Francesco Gentiloni Silveri, a high profile financial consultant based in Rome and Milan, said at PWM’s Milan conference: “The effects of Ucits III in Italy will be really strong. The investment possibilities will increase and consequently the risks will increase too. Therefore Italian and European asset managers will have to be very careful to keep the news risks under control, especially when investing in derivatives.”
He said that the use of leverage - fundamental to derivatives - in more Italian investment products would take Italy into an era of more modern and sophisticated asset management, and one where the investments of the man in the street would become more like those of large institutions.
But funds involving borrowing are inherently more risky so new, more stringent risk controls would be needed.
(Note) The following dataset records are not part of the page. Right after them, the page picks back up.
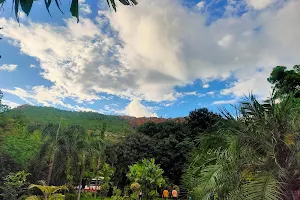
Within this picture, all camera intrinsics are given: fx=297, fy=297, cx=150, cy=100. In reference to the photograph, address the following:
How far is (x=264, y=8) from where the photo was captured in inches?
411

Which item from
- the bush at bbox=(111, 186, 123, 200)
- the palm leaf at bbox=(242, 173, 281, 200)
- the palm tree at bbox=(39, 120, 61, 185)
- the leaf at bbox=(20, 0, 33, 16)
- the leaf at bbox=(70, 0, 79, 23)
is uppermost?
the palm tree at bbox=(39, 120, 61, 185)

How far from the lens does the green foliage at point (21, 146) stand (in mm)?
24609

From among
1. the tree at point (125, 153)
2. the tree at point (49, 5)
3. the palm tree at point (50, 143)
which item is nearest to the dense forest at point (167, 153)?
the palm tree at point (50, 143)

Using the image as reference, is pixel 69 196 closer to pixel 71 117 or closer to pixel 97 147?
pixel 97 147

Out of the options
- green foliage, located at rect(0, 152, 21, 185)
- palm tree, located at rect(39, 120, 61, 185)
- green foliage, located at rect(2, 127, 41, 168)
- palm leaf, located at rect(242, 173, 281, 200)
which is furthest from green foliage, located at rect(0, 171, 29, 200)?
palm leaf, located at rect(242, 173, 281, 200)

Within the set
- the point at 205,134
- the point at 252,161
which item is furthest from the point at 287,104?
the point at 205,134

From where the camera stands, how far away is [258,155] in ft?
19.2

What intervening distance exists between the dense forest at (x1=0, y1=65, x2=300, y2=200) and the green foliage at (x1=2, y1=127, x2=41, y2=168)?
89 mm

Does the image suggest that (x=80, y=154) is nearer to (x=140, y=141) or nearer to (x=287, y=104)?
(x=140, y=141)

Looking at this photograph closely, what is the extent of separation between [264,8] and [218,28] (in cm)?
206

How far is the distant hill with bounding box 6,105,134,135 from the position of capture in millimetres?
32812

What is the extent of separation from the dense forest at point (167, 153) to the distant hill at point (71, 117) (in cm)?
14

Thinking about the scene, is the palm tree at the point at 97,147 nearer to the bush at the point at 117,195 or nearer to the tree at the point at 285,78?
the bush at the point at 117,195

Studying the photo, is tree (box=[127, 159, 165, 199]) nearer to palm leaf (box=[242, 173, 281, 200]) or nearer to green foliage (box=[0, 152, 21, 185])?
green foliage (box=[0, 152, 21, 185])
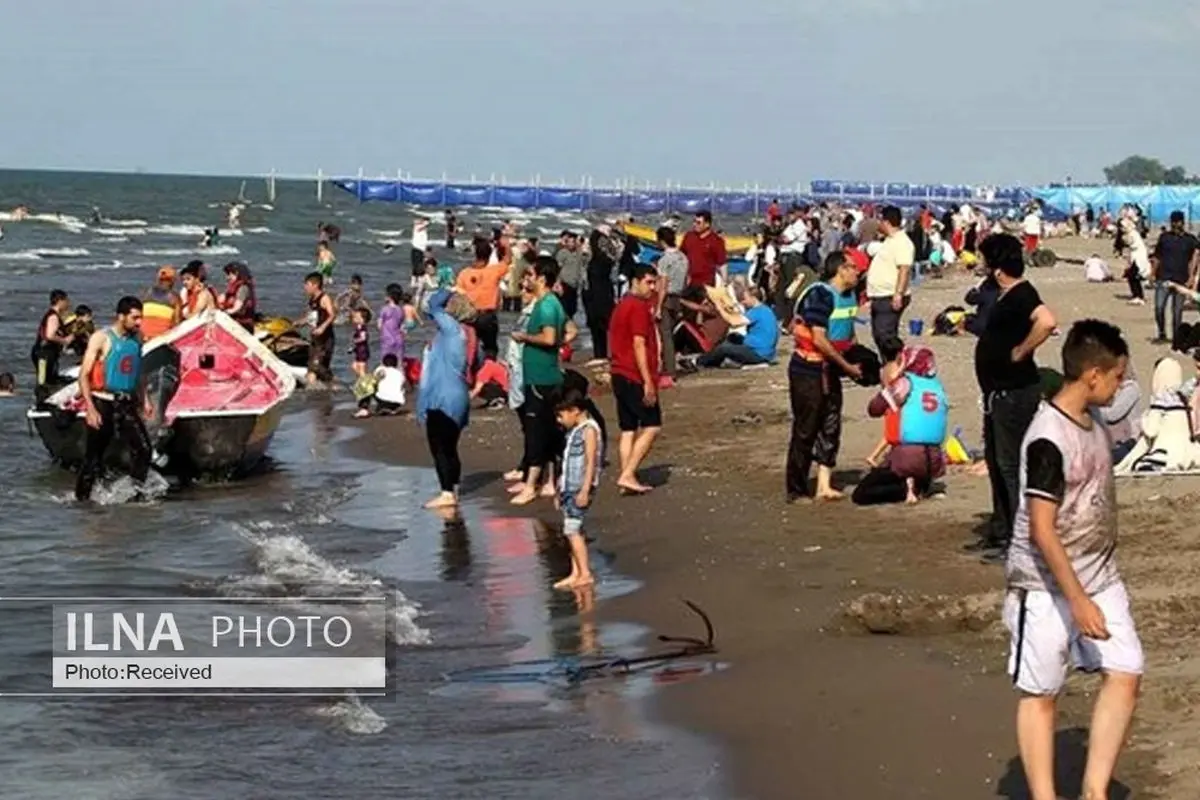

Mr Gentiloni Silveri said there would now be more chances for foreign fund providers to sell their wares in Italy: “Foreign providers in Italy have increased their market share and numbers during the past five years. Their services have become essential as Italians invest abroad more and more. Their success has been good and will get even better.”
He added that foreign back- and middle-office service providers would also be able to pick up business, as banks and fund managers outsource the increasingly complex job of administering and reporting on the new range of investments.
Other delegates were less positive regarding the new directive. Patrick Fauchier, chief executive of hedge fund specialist Fauchier Partners, said: “I think Ucits III is a step in the right direction, but there are still lots of questions to answer. For example, should closed ended hedge funds still be classed as hedge fund?”
Mr Fauchier called for the hedge fund universe to be split into two categories: “One will comprise very sophisticated, less liquid funds, which would have a similar status to private equity. The other will be more retail, simple products. They will often be long-short funds and it will be easier to control risks in these funds. They will be known as traditional hedge funds.”
Marco Campisi, general director of investment consulting company Consulenza Instituzionale, warned that Italian investors frequently did not fully understand hedge funds, which did not bode well for a market about to be introduced to their more extensive use. He said investors must be better educated in hedge funds.
Raffaele Jerusalmi, executive director of markets at the Italian Stock Exchange, said the new regulatory environment would encourage a convergence between hedge funds and long-only fund managers. While traditional fund houses are already encroaching on alternative territory, he said that hedge funds, presumably bolstered by their new respectability and suffering from a lull in the market volatility on which many of them trade, would start launching long-only products.
Mr Gentiloni Silveri said that one facet of the Italian investment scene would not change under the new regime: “I think that regional banks will continue to dominate sales of retail funds for some years to come.”